Methods: A 14-year-old male patient with ASD presented to his psychiatrist after several failed attempts to integrate him into special-care schools due to increasing disturbance of behaviour. He has no other medical problems, and he lives with his father, who is diagnosed with schizophrenia, and his grandmother. His mother often visits him and helps take him to medical appointments. Several pharmacological agents have been attempted: Valproic acid, clonazepam, risperidone, olanzapine, and chlorpromazine, without improvement in his condition. The child’s condition further deteriorated as he stopped accepting medications, which disrupted his sleep and caused bursts of laughter and screaming. During an appointment, the patient attacked his mother and bit her causing an injury necessitating medical intervention. After a multidisciplinary evaluation, obtaining informed consent, and familiarizing the patient with the setting, electroconvulsive therapy (ECT) was initiated as a last resort. The patient underwent a series of eight ECT sessions under general anaesthesia.
Results: The only documented side effect was irritability at bedtime on the day of each ECT session, which disappeared with sleep. After he finished all his sessions, the patient had decreased laughter, started accepting medications again, was more responsive to directions, and didn’t exhibit aggression.

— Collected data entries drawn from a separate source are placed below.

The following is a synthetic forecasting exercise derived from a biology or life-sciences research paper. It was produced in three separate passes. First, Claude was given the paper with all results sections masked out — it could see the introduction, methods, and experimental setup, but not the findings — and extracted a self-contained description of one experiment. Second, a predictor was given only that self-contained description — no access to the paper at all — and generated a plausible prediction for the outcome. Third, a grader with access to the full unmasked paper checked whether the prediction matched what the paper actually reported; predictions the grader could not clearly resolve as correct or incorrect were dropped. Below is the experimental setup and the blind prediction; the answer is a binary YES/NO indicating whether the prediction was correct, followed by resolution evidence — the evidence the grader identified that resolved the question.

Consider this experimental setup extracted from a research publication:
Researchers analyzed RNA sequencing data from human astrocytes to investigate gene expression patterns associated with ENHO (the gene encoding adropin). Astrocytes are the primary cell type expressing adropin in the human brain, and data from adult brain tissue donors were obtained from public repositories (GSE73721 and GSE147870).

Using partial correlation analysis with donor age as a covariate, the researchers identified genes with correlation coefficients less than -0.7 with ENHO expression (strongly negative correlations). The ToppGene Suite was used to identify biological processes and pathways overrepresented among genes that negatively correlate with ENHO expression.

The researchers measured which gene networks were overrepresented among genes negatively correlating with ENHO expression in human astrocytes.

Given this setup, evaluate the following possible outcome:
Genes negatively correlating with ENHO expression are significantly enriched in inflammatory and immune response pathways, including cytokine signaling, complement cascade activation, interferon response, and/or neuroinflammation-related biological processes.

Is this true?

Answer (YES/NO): NO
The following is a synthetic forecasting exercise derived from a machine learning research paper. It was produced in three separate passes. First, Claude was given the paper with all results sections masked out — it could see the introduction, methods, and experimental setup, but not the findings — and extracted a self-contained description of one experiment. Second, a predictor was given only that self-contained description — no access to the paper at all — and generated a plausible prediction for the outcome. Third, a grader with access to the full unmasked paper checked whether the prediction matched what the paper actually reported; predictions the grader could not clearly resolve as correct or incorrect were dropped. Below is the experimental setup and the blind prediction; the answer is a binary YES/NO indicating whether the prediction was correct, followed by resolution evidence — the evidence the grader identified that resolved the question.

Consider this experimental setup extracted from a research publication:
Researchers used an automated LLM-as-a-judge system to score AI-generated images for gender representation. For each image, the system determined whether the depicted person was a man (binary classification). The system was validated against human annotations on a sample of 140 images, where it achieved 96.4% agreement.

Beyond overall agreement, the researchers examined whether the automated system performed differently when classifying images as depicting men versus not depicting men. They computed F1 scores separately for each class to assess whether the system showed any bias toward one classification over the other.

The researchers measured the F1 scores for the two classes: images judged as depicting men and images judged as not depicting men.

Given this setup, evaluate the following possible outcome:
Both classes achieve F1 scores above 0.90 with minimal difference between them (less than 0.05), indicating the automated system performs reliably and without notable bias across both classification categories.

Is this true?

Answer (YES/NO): YES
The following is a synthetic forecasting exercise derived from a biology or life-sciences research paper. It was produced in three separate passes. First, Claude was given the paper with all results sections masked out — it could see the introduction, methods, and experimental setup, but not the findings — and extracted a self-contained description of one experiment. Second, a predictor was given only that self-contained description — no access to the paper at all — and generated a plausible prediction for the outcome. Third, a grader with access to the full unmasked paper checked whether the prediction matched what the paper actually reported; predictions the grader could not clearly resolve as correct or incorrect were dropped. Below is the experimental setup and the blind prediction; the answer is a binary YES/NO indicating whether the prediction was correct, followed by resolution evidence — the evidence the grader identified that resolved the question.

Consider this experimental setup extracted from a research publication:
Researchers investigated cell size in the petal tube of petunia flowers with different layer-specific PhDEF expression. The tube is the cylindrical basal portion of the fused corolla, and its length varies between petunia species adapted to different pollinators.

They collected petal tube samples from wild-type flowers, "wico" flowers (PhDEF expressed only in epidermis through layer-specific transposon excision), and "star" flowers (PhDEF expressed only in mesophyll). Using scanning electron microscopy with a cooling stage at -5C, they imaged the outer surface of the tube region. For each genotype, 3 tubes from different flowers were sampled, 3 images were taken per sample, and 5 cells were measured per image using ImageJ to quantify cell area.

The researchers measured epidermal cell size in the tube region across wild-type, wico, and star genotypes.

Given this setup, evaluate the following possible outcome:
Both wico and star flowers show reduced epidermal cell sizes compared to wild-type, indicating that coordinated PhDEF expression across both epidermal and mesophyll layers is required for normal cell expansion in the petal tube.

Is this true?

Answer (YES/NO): YES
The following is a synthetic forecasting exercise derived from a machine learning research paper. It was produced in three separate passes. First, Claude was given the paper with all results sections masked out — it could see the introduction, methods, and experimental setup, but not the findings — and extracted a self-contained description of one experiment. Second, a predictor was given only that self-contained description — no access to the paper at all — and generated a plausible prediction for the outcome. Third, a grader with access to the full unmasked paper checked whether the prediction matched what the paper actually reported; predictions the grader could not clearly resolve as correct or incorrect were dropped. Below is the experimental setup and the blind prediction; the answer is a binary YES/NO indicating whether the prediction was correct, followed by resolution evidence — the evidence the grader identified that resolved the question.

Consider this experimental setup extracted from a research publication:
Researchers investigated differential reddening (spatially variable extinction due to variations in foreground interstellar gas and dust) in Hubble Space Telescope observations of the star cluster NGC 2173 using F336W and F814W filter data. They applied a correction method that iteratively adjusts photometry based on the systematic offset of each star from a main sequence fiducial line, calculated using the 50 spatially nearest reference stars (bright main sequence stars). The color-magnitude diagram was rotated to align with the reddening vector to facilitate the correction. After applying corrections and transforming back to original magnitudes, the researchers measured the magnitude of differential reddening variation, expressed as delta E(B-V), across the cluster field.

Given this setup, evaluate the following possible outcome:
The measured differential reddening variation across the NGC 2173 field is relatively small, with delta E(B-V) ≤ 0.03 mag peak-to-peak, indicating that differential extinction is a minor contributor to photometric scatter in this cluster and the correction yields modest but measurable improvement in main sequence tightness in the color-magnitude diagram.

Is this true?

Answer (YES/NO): NO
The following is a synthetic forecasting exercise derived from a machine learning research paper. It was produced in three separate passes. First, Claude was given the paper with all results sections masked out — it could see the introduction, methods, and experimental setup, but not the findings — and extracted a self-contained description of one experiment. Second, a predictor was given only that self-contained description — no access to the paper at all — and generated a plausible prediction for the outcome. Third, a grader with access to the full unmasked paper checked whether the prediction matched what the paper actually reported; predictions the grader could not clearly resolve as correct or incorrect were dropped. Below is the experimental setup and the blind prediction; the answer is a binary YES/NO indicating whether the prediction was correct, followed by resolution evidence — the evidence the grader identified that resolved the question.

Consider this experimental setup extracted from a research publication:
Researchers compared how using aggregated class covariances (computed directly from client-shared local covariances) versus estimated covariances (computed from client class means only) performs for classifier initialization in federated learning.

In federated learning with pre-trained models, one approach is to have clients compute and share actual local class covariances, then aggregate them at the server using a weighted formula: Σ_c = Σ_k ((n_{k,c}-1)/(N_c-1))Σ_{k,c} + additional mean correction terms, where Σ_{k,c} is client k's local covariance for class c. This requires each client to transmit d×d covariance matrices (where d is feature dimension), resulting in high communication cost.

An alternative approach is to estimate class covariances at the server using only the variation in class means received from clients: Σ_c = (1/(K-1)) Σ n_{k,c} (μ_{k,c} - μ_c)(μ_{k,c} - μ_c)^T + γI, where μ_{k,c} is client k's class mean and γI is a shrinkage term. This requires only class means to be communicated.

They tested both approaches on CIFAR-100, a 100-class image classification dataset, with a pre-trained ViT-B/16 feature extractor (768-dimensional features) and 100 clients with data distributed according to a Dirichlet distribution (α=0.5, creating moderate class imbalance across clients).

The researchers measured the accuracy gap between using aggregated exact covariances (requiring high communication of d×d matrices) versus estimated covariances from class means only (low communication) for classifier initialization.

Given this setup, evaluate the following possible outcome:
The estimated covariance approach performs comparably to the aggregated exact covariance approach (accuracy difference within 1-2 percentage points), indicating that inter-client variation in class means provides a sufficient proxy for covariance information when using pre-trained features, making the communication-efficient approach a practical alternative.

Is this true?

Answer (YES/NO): YES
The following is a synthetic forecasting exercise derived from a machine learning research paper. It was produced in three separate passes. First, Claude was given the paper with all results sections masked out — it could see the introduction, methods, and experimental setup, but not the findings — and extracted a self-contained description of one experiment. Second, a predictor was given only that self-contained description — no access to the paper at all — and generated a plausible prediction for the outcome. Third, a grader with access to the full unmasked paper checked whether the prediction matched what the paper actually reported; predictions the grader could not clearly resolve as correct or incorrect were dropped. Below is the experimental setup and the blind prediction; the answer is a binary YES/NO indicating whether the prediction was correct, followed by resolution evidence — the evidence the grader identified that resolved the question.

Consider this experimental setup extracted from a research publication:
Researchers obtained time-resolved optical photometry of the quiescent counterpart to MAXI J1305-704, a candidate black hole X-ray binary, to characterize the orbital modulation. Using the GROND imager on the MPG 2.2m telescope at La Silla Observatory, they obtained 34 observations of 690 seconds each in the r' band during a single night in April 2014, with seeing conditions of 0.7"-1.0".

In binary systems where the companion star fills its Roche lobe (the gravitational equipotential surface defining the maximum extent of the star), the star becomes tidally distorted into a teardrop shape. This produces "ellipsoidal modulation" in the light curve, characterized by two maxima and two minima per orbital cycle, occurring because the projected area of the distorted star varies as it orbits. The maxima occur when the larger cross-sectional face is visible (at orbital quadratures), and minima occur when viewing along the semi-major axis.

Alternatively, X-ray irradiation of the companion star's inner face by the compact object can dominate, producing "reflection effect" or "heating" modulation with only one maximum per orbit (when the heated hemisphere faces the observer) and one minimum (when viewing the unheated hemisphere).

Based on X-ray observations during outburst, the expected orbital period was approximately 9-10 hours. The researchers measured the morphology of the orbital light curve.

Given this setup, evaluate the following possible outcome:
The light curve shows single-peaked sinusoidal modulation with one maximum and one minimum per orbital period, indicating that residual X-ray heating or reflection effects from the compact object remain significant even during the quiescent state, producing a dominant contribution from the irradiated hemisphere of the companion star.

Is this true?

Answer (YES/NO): NO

However, his baseline agitation didn’t significantly improve, leading to the persistence of social integration challenges. It is difficult to determine if the cessation of physical aggression was the result of ECT or resuming medications.
Research on ECT use in paediatric populations is limited but growing, with studies indicating its potential to address severe neuropsychiatric symptoms, including catatonia, mood dysregulation, and treatment-resistant aggression. ECT has shown efficacy in managing specific refractory symptoms, particularly in cases where pharmacotherapy and behavioural interventions fail. However, ethical concerns, stigma, and limited clinical trials have historically restricted its use in this population.
Conclusion: Severe agitation in paediatric patients with autism spectrum disorder (ASD) presents a significant therapeutic and diagnostic challenge. This case highlights the potential of ECT to target specific refractory behaviours in paediatric patients with neuropsychiatric conditions. Further research into the role of ECT in managing treatment-resistant agitation in children with ASD is required.
Abstracts were reviewed by the RCPsych Academic Faculty rather than by the standard BJPsych Open peer review process and should not be quoted as peer-reviewed by BJPsych Open in any subsequent publication.